More metrics information

Metrics

Total Views 19,344

16,847 Pageviews

2,497 PDF Downloads

Since 6/1/2020

Month: Total Views:
June 2020 449
July 2020 333
August 2020 452
September 2020 1,736
October 2020 1,293
November 2020 1,173
December 2020 1,393
January 2021 1,003
February 2021 1,428
March 2021 992
April 2021 885
May 2021 723
June 2021 589
July 2021 574
August 2021 716
September 2021 581
October 2021 393
November 2021 348
December 2021 518
January 2022 769
February 2022 319
March 2022 215
April 2022 163
May 2022 143
June 2022 196
July 2022 181
August 2022 173
September 2022 142
October 2022 145
November 2022 102
December 2022 82
January 2023 70
February 2023 52
March 2023 61
April 2023 55
May 2023 57
June 2023 53
July 2023 36
August 2023 88
September 2023 52
October 2023 29
November 2023 36
December 2023 48
January 2024 51
February 2024 62
March 2024 33
April 2024 67
May 2024 44
June 2024 29
July 2024 50
August 2024 34
September 2024 54
October 2024 27
November 2024 47

Citations

Powered by Dimensions

29 Web of Science

Altmetrics

×

Email alerts

Article activity alert

Advance article alerts

New issue alert

Receive exclusive offers and updates from Oxford Academic

More on this topic

Posterior Oropharyngeal Saliva for the Detection of Severe Acute Respiratory Syndrome Coronavirus 2 (SARS-CoV-2)

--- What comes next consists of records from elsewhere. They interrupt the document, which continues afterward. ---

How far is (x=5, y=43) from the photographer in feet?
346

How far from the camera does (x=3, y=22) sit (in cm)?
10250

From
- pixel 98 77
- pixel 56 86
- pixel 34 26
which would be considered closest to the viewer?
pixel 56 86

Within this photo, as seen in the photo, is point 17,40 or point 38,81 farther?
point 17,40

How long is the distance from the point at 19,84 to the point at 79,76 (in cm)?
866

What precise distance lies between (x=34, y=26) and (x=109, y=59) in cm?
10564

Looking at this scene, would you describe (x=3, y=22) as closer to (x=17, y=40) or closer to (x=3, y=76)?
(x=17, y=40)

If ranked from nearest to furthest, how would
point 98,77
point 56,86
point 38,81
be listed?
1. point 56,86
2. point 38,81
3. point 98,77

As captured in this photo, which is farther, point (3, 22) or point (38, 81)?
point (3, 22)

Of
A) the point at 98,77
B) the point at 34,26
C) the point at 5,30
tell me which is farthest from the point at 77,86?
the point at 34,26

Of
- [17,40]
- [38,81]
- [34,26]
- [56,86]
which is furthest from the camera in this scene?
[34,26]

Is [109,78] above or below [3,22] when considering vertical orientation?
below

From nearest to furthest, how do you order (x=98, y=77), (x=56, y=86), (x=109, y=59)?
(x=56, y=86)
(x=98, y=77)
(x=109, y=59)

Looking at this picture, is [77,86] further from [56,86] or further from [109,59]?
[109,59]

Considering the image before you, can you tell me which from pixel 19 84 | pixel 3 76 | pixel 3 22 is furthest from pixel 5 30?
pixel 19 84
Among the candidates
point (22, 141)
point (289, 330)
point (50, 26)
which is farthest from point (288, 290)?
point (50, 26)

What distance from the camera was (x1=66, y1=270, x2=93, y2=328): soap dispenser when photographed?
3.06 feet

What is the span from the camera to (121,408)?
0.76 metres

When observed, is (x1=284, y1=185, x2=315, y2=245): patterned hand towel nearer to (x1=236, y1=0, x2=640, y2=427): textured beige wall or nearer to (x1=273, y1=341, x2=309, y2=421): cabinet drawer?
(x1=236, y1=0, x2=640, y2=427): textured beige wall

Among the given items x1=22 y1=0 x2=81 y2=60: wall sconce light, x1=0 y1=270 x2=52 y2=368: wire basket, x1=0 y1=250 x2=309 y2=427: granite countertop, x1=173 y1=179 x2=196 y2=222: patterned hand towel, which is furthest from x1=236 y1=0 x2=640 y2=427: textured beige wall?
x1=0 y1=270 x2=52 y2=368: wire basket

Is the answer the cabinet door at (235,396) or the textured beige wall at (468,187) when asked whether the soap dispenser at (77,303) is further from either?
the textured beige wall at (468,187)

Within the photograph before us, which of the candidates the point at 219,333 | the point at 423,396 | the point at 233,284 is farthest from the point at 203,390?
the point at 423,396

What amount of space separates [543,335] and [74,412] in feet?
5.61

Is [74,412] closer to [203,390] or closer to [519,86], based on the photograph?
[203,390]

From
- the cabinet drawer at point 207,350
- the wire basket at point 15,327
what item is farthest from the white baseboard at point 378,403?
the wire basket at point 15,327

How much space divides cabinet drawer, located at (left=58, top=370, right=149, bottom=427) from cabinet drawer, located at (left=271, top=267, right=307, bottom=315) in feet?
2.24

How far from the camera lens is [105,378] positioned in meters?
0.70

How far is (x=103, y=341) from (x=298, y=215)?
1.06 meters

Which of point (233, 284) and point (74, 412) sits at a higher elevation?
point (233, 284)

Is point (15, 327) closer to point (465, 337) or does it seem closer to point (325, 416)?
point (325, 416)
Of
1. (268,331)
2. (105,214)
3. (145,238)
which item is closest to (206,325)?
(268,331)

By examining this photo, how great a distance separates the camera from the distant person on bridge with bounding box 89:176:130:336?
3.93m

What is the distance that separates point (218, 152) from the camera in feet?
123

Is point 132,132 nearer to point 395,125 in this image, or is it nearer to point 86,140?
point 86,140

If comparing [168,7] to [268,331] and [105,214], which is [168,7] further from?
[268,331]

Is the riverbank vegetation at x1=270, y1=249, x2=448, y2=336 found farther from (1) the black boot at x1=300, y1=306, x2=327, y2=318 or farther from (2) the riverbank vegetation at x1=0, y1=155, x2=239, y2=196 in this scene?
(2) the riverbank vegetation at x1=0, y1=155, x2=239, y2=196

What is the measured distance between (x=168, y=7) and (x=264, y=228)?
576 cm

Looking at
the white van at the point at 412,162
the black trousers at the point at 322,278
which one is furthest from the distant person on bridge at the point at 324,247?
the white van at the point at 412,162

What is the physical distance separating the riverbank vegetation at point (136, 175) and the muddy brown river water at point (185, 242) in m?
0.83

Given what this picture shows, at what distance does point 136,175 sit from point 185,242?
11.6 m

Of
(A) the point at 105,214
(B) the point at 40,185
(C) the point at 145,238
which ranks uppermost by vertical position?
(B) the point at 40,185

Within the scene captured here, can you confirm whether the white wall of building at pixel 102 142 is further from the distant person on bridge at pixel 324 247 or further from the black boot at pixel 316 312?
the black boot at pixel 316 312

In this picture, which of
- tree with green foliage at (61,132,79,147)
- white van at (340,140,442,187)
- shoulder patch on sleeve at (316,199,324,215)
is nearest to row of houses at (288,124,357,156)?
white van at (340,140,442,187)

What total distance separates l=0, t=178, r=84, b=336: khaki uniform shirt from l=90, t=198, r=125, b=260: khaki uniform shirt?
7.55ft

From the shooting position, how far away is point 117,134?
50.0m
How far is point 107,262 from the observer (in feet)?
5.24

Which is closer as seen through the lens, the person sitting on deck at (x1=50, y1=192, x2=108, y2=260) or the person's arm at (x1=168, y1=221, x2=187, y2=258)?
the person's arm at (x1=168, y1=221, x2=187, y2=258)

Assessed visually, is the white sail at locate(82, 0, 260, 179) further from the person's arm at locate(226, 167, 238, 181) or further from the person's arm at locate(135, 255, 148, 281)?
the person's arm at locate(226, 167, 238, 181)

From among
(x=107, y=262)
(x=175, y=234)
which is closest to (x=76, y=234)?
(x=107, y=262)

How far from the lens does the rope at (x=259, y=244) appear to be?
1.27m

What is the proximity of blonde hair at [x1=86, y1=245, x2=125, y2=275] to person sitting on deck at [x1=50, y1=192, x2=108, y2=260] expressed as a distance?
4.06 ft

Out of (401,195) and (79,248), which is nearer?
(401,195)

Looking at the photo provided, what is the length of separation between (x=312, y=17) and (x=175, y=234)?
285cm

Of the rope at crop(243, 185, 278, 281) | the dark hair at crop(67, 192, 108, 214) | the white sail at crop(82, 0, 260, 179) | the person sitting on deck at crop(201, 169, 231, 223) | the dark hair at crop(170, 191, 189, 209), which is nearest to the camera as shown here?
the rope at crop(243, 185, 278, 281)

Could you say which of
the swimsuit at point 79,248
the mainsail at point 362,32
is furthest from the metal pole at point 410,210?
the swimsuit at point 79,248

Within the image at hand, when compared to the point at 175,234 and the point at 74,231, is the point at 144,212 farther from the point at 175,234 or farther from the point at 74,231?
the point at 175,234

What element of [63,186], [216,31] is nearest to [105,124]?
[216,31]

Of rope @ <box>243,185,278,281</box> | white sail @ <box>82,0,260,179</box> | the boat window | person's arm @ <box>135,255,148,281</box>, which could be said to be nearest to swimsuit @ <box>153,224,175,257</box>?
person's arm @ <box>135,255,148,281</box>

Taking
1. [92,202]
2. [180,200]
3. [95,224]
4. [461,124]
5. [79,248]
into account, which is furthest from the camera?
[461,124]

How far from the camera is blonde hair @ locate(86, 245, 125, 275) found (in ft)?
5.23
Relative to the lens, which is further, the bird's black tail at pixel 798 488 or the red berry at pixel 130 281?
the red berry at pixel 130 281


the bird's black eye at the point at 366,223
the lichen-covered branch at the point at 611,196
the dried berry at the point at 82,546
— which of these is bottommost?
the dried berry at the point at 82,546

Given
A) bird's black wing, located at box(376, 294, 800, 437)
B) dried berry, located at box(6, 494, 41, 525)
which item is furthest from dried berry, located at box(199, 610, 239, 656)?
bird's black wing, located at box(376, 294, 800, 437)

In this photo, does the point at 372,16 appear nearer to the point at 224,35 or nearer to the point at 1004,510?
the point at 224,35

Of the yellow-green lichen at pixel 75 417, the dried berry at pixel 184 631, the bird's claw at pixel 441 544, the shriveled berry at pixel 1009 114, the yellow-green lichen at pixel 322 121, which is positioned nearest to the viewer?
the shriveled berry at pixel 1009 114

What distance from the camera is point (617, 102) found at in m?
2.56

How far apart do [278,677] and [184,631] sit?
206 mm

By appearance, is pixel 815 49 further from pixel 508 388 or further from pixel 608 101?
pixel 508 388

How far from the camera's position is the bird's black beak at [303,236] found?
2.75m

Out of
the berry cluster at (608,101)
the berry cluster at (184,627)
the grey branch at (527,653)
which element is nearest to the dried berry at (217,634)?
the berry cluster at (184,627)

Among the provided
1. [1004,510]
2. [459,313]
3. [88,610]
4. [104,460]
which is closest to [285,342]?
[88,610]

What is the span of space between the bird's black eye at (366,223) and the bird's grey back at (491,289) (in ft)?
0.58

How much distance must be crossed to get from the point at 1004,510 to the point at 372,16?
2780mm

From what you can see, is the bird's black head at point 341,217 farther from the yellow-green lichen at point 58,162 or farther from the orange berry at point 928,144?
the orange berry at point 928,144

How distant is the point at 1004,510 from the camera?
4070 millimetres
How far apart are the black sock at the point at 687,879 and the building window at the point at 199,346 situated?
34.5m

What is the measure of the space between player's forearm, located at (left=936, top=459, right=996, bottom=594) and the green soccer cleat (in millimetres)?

Optimizing Benefits of Testing Key Workers for Infection with SARS-CoV-2: A Mathematical Modeling Analysis

Comparative Replication and Immune Activation Profiles of SARS-CoV-2 and SARS-CoV in Human Lungs: An Ex Vivo Study With Implications for the Pathogenesis of COVID-19

The Laboratory Diagnosis of Coronavirus Disease 2019— Frequently Asked Questions

Citing articles via

Google Scholar

  • Latest

  • Most Read

  • Most Cited

Benefit of early oseltamivir therapy for adults hospitalized with influenza A: an observational study
Real world virologic outcomes in patients with elevated body mass index receiving long acting cabotegravir/rilpivirine
Microbiological trends, in-hospital outcomes, and mortality in infective endocarditis: a Swiss-nationwide cohort study
Is Antibiotic De-Escalation Safe and Beneficial to Patients with Sepsis?
Meeting People Where They Are: The Roles of Peer Navigation and Telemedicine for HCV Elimination

More from Oxford Academic

Clinical Medicine

Infectious Diseases

Medicine and Health

Books

Journals

Advertisement

Performance of Oropharyngeal Swab Testing Compared With Nasopharyngeal Swab Testing for Diagnosis of Coronavirus Disease 2019—United States, January 2020–February 2020 (2024)
Top Articles
Latest Posts
Recommended Articles
Article information

Author: Tyson Zemlak

Last Updated:

Views: 5965

Rating: 4.2 / 5 (43 voted)

Reviews: 82% of readers found this page helpful

Author information

Name: Tyson Zemlak

Birthday: 1992-03-17

Address: Apt. 662 96191 Quigley Dam, Kubview, MA 42013

Phone: +441678032891

Job: Community-Services Orchestrator

Hobby: Coffee roasting, Calligraphy, Metalworking, Fashion, Vehicle restoration, Shopping, Photography

Introduction: My name is Tyson Zemlak, I am a excited, light, sparkling, super, open, fair, magnificent person who loves writing and wants to share my knowledge and understanding with you.